> Collection entries:

————————

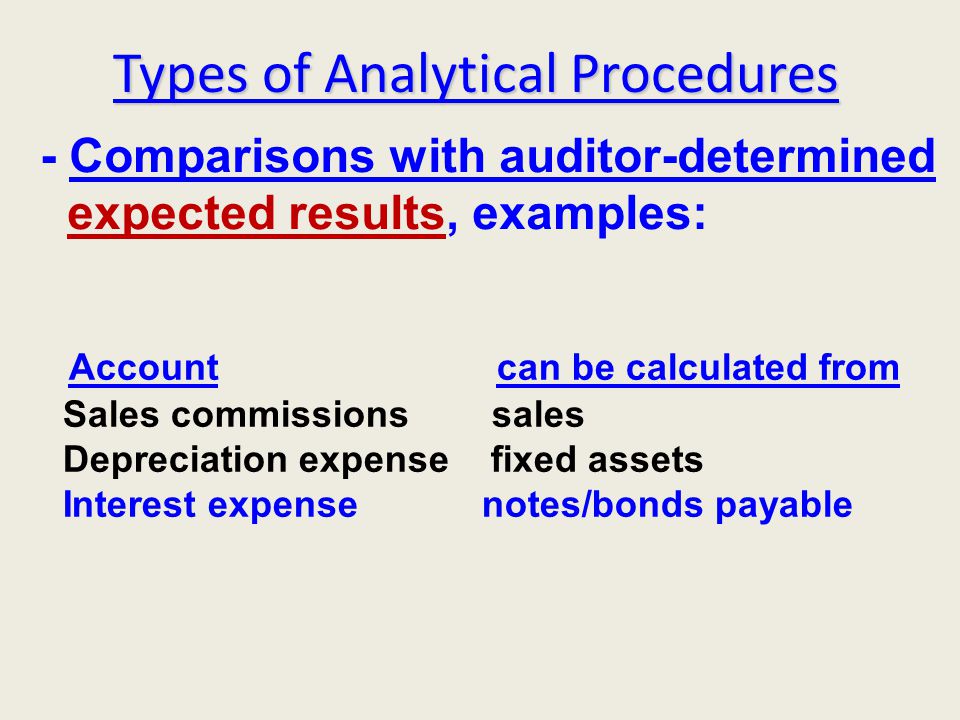 Types of Analytical Procedures

- Comparisons with auditor-determined expected results, examples:

| Account | can be calculated from |
|---|---|
| Sales commissions | sales |
| Depreciation expense | fixed assets |
| Interest expense | notes/bonds payable |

————————

The entries must be repeated exactly. Leave the images out.

> TASK RESPONSE:
 Types of Analytical Procedures

- Comparisons with auditor-determined expected results, examples:

| Account | can be calculated from |
|---|---|
| Sales commissions | sales |
| Depreciation expense | fixed assets |
| Interest expense | notes/bonds payable |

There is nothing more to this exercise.